Pruett, three days after driving the Truesports Indy car on the streets of Long Beach, was at the controls of the USS Birmingham, a 688 class U.S. Navy nuclear attack submarine in deep-water maneuvers off the shores of Hawaii.
"It was an amazing experience, an amazing piece of equipment," Pruett said of his six-hour adventure. "The biggest thing for me was that I couldn't see where I was going. I'm used to driving where I can see. In the sub, you drive by gauges and sonar with a sophisticated tracking system that lets you know what's going on."
Pruett took the sub through a variety of tactical moves, including diving, left-hand banks, right-hand banks, some at half speed, some at flank speed.
"I got a kick out of looking through the periscope, too, because then I could see where I was going. They also let me fire off a water slug in a simulated torpedo launch," he said. "It was like being in 'The Hunt for Red October.'
"The most excitement was when they did an emergency blow and we shot up top like a cork. One minute we were about 400 feet underwater, and before I knew it we're back on the surface. I was just an innocent bystander for that, but it was wild. It had the same feeling as being in a steep climb in an airplane."
Pruett drives at speeds of 230 m.p.h. in his Chevy-powered Indy car compared to the 20-plus knots of the Birmingham, but he found many similarities between the 1,550-pound race car and the 6,900-ton submarine.
"I don't really know how fast we were going because all they'll say is the speed is 'something over 20 knots (23 m.p.h.)' but both the race car and the sub are extremely sophisticated machines built for speed and durability. I had a lot more room on the sub than in a cramped race car, but they made me wear a seat belt just the same.
"One thing that impressed me was the teamwork on the crew. They have 139 crew members and they worked together like a clock. The relationship between the captain (Commander J. B. Cassias) and the crew is a lot like the crew chief (Dennis Swan) and the mechanics on my Truesports team."
The offer to be aboard the submarine came about after Pruett, Danny Sullivan and TV announcer Paul Page entertained troops last year aboard the USS Roosevelt, an aircraft carrier, in the Mediterranean Sea.
"Paul kept in contact with the Navy and told them we'd like to try a submarine and the first thing I knew the deal was put together for me to go. Paul had to miss out because of an assignment."
For his part, Pruett spoke to the crew and signed autographs when the sub was above water.
"It was an unforgettable experience, but right now all I can think about is getting started for the 500 at Indianapolis. I hope we used up our quota of bad luck at Long Beach."
Pruett had the quickest times in morning practice at Long Beach before qualifying and was temporarily on the pole before his engine blew. He still qualified third, behind Michael Andretti and Sullivan, but during pre-race practice Sunday morning he lost his brakes and crashed hard into a barricade of tires.

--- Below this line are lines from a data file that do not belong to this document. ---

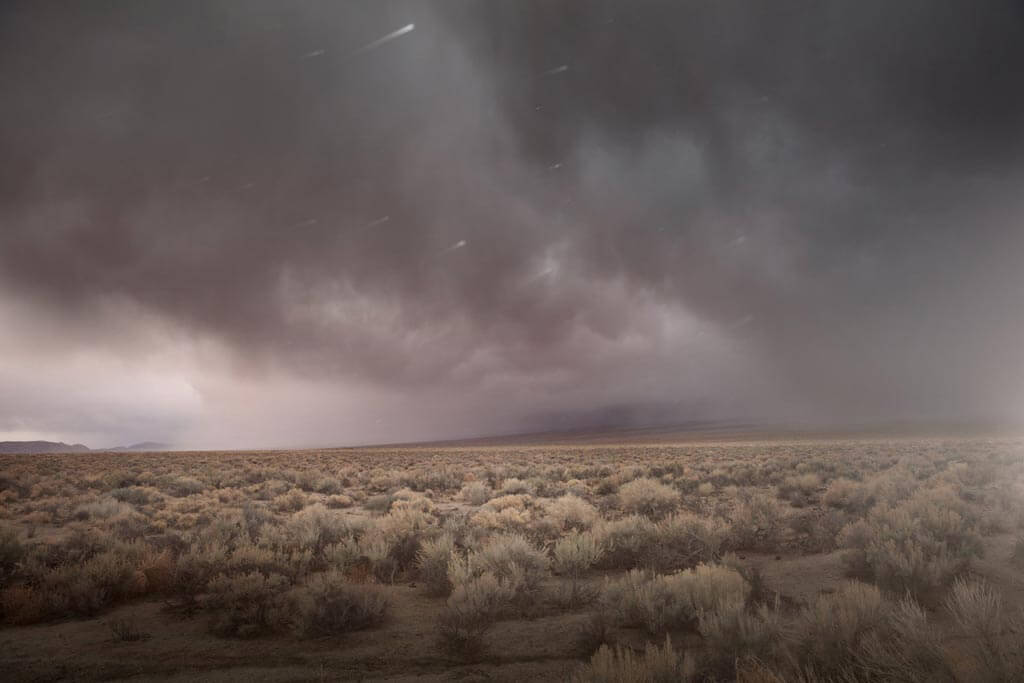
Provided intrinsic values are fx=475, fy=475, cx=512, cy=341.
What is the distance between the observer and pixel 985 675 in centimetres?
356

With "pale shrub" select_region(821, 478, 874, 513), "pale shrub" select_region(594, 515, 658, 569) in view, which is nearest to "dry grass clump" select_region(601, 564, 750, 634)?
"pale shrub" select_region(594, 515, 658, 569)

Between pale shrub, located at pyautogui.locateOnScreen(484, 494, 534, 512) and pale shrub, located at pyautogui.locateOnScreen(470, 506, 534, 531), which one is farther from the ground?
pale shrub, located at pyautogui.locateOnScreen(470, 506, 534, 531)

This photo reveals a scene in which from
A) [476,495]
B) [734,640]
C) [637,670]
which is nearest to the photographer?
[637,670]

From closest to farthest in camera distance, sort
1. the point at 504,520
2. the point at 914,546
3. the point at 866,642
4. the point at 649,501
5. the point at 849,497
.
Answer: the point at 866,642, the point at 914,546, the point at 504,520, the point at 849,497, the point at 649,501

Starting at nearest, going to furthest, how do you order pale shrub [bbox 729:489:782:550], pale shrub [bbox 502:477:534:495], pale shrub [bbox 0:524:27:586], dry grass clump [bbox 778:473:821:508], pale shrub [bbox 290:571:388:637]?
pale shrub [bbox 290:571:388:637]
pale shrub [bbox 0:524:27:586]
pale shrub [bbox 729:489:782:550]
dry grass clump [bbox 778:473:821:508]
pale shrub [bbox 502:477:534:495]

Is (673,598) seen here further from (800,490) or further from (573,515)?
(800,490)

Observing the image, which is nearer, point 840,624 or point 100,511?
point 840,624

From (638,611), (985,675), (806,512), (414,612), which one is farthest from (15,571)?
(806,512)

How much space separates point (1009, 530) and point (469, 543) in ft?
36.1

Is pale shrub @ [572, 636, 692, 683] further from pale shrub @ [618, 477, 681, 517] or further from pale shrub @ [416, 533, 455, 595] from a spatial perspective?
pale shrub @ [618, 477, 681, 517]

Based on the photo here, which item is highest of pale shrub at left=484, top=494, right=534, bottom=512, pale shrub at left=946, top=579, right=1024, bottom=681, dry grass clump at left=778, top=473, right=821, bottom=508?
pale shrub at left=946, top=579, right=1024, bottom=681

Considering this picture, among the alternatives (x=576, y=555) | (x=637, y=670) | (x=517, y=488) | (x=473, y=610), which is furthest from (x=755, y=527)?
(x=517, y=488)

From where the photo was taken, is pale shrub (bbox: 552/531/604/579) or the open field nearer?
the open field

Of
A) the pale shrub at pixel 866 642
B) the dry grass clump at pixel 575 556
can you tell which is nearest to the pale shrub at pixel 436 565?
the dry grass clump at pixel 575 556
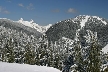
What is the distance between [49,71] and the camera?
19.1 m

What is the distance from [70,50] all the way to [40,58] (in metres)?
20.6

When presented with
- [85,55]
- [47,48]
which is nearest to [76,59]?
[85,55]

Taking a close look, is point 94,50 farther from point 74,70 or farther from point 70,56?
point 70,56

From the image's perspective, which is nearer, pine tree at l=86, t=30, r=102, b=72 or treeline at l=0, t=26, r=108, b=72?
pine tree at l=86, t=30, r=102, b=72

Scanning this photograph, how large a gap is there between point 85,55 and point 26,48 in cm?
3057

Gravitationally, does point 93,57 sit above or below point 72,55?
below

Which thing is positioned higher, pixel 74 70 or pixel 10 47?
pixel 10 47

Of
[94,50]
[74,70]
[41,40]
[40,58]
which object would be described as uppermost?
[41,40]

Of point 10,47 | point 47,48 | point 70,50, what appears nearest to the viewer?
point 70,50

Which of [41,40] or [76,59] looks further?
[41,40]

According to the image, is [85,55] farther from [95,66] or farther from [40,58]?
[40,58]

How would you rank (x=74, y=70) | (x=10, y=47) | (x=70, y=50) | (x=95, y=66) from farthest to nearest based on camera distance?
(x=10, y=47), (x=70, y=50), (x=74, y=70), (x=95, y=66)

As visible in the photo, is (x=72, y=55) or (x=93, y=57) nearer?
(x=93, y=57)

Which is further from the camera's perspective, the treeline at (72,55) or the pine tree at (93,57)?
the treeline at (72,55)
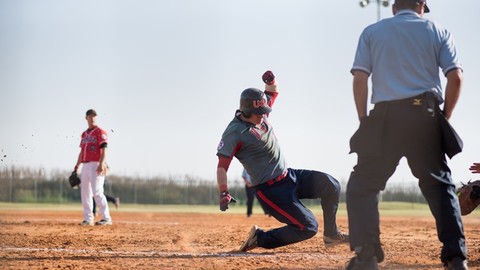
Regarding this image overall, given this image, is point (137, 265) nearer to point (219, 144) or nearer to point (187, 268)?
point (187, 268)

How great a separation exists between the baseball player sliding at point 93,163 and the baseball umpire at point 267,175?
7227mm

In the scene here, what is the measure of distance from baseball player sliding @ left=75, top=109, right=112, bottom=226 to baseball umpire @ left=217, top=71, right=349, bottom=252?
7227 mm

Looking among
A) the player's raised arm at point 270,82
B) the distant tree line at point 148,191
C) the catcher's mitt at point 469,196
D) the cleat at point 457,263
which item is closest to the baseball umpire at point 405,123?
the cleat at point 457,263

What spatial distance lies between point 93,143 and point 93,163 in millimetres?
409

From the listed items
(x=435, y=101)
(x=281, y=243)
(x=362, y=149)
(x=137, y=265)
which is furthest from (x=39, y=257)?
(x=435, y=101)

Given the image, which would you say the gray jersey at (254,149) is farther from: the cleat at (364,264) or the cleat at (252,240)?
the cleat at (364,264)

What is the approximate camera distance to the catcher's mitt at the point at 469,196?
24.8 feet

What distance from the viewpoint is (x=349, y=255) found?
8016mm

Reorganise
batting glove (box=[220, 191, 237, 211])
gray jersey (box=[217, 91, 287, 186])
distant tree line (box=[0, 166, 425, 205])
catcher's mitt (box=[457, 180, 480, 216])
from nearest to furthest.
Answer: batting glove (box=[220, 191, 237, 211]), catcher's mitt (box=[457, 180, 480, 216]), gray jersey (box=[217, 91, 287, 186]), distant tree line (box=[0, 166, 425, 205])

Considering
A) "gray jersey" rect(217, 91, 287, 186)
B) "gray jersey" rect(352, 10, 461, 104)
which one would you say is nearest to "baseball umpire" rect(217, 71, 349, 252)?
"gray jersey" rect(217, 91, 287, 186)

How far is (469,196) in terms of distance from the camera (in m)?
7.59

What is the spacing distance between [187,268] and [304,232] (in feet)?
5.14

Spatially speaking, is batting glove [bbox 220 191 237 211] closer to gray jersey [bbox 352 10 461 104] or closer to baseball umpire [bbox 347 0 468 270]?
baseball umpire [bbox 347 0 468 270]

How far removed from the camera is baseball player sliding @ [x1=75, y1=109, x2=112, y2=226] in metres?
14.8
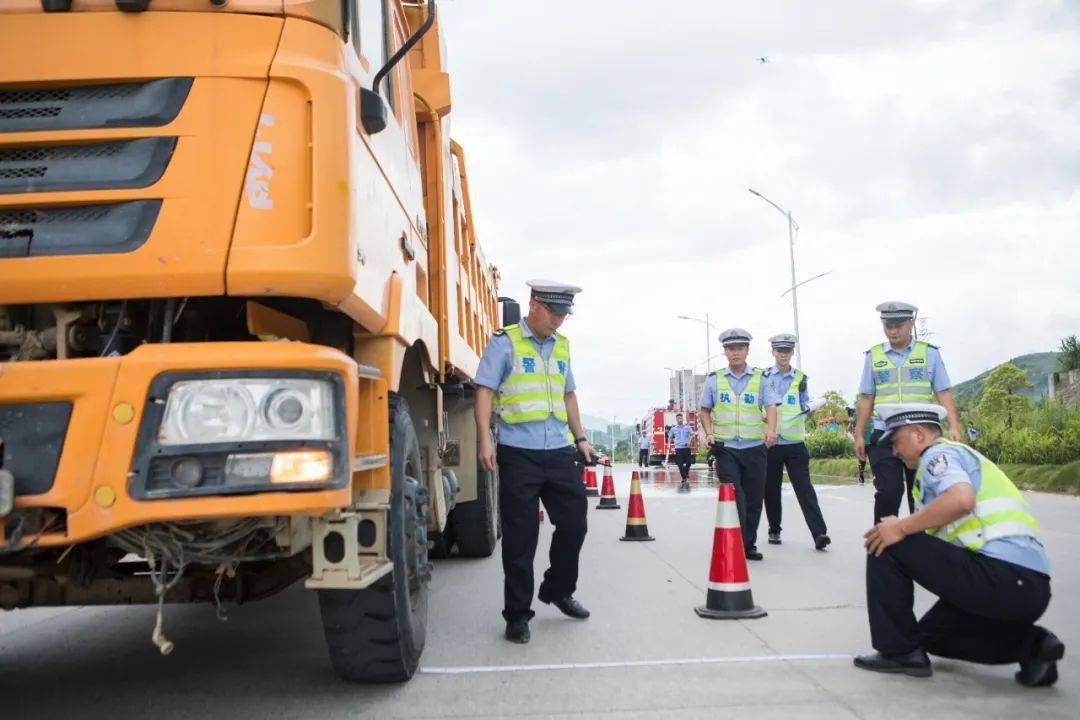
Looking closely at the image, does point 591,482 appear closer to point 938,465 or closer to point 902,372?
point 902,372

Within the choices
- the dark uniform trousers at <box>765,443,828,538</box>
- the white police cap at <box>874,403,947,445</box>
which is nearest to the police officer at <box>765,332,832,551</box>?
the dark uniform trousers at <box>765,443,828,538</box>

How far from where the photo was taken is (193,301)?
3.41 meters

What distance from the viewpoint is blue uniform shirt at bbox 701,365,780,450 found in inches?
331

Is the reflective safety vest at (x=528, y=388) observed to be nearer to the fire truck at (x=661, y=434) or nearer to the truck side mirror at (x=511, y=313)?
the truck side mirror at (x=511, y=313)

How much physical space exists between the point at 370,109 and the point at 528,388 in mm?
2257

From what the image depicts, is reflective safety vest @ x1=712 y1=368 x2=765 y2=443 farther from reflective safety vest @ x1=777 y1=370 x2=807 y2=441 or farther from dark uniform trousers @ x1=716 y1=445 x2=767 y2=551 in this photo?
reflective safety vest @ x1=777 y1=370 x2=807 y2=441

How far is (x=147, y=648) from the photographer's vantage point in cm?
543

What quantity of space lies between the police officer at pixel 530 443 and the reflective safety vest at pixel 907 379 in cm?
256

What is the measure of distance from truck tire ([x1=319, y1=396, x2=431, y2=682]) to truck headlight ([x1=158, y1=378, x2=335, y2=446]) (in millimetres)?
1048

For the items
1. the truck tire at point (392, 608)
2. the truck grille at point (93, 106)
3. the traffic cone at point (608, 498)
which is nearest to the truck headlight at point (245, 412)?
the truck grille at point (93, 106)

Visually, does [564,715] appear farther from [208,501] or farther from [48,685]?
[48,685]

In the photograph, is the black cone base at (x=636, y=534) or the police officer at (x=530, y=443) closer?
the police officer at (x=530, y=443)

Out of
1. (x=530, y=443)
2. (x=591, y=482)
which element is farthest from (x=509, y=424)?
(x=591, y=482)

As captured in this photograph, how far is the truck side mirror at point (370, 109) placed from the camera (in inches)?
142
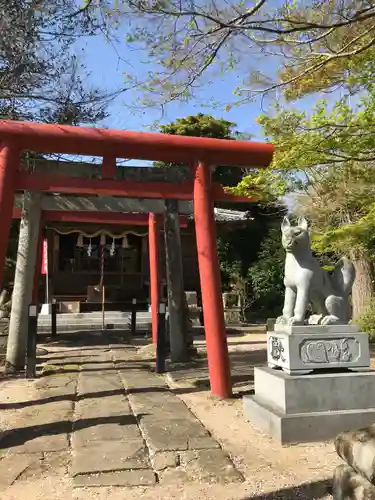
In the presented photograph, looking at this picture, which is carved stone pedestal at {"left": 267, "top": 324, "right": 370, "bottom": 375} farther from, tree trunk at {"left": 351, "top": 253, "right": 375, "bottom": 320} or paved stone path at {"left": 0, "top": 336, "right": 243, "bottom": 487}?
tree trunk at {"left": 351, "top": 253, "right": 375, "bottom": 320}

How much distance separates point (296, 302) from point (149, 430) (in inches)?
81.7

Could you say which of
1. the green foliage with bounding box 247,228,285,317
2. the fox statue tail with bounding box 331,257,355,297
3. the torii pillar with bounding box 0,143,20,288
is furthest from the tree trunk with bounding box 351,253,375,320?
the torii pillar with bounding box 0,143,20,288

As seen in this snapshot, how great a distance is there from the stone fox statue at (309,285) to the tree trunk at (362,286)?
883 cm

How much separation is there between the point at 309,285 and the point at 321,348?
688 mm

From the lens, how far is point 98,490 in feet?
11.1

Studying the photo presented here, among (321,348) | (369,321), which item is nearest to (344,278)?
(321,348)

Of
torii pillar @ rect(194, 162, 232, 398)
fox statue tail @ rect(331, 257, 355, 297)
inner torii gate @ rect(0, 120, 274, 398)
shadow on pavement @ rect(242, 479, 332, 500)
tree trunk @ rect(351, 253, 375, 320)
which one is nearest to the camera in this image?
Answer: shadow on pavement @ rect(242, 479, 332, 500)

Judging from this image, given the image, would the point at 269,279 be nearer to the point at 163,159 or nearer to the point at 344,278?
the point at 163,159

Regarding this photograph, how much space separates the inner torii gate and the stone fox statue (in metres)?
1.30

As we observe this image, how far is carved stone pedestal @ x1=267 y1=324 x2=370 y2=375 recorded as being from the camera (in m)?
4.84

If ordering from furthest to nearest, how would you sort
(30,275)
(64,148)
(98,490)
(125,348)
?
(125,348) → (30,275) → (64,148) → (98,490)

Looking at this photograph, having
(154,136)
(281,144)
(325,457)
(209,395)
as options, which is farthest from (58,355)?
(325,457)

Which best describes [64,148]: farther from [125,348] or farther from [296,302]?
[125,348]

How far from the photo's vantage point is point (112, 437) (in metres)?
4.52
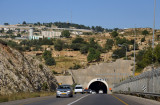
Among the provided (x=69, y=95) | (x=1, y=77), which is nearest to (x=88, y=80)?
(x=1, y=77)

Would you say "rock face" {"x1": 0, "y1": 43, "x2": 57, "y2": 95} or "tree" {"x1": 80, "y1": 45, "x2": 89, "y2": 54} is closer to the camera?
"rock face" {"x1": 0, "y1": 43, "x2": 57, "y2": 95}

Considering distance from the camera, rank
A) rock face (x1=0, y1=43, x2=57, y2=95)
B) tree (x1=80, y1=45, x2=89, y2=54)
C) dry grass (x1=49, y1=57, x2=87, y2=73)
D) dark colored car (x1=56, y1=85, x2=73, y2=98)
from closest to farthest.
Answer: dark colored car (x1=56, y1=85, x2=73, y2=98)
rock face (x1=0, y1=43, x2=57, y2=95)
dry grass (x1=49, y1=57, x2=87, y2=73)
tree (x1=80, y1=45, x2=89, y2=54)

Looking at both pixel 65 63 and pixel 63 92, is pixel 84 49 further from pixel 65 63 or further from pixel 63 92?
pixel 63 92

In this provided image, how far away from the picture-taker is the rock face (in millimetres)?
48781

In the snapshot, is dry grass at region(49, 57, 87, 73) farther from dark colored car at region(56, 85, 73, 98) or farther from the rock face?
dark colored car at region(56, 85, 73, 98)

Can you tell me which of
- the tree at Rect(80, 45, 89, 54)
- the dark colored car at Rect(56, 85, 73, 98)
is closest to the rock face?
the dark colored car at Rect(56, 85, 73, 98)

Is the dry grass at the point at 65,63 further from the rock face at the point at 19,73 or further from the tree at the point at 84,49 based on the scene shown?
the rock face at the point at 19,73

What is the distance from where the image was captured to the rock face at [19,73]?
160ft

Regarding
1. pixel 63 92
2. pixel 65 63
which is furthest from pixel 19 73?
pixel 65 63

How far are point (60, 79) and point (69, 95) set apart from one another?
66.0 m

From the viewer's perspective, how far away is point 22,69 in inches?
2267

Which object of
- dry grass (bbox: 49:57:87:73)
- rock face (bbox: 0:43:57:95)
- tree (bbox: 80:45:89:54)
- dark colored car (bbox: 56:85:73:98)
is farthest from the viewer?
tree (bbox: 80:45:89:54)

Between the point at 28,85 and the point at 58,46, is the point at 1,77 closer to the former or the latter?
the point at 28,85

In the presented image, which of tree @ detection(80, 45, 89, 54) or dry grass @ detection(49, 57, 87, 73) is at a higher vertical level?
tree @ detection(80, 45, 89, 54)
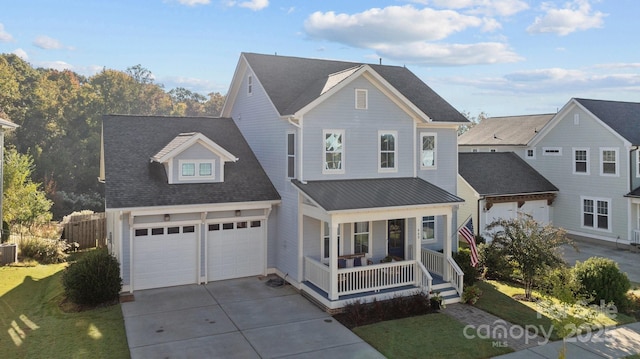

It was frighteningly similar to the accident he had two years ago at West Palm Beach, Fla., where brake failure led to a crash that crippled him so severely that he missed a year of racing while undergoing rehabilitation.
This time Pruett was not injured, but the car was demolished. The crew hastily prepared the team's backup car--which had not turned a wheel all week--for the race. Pruett finished ninth, three laps behind winner Sullivan.
"It was a terrible weekend, but we were encouraged by the performance of the car in looking forward to Indy. "
Pruett will take his first laps at Indianapolis on Sunday. Practice officially opens Saturday for the May 24 race, but Pruett will be in Talladega, Ala., for an International Race of Champions.
STOCK CARS--Sportsman cars of the NASCAR Winston Racing Series return to Saugus Speedway Saturday night along with street and hobby stocks. . . . Orange Show Speedway will also feature sportsman cars Saturday night. Modified ponies and bombers also are on the card. . . . Cajon Speedway champion Ron Brown will go for his second consecutive victory in Grand American modifieds Saturday night at El Cajon. . . . Late models and dirt cars will race Saturday night at Santa Maria Speedway. . . . Imperial Raceway in El Centro continues its open competition racing Saturday night.
MIDGETS--Final race of the ESPN Saturday Night Thunder series at Ventura Raceway is this week. Main events are scheduled for both United States Auto Club midgets and three-quarter midgets.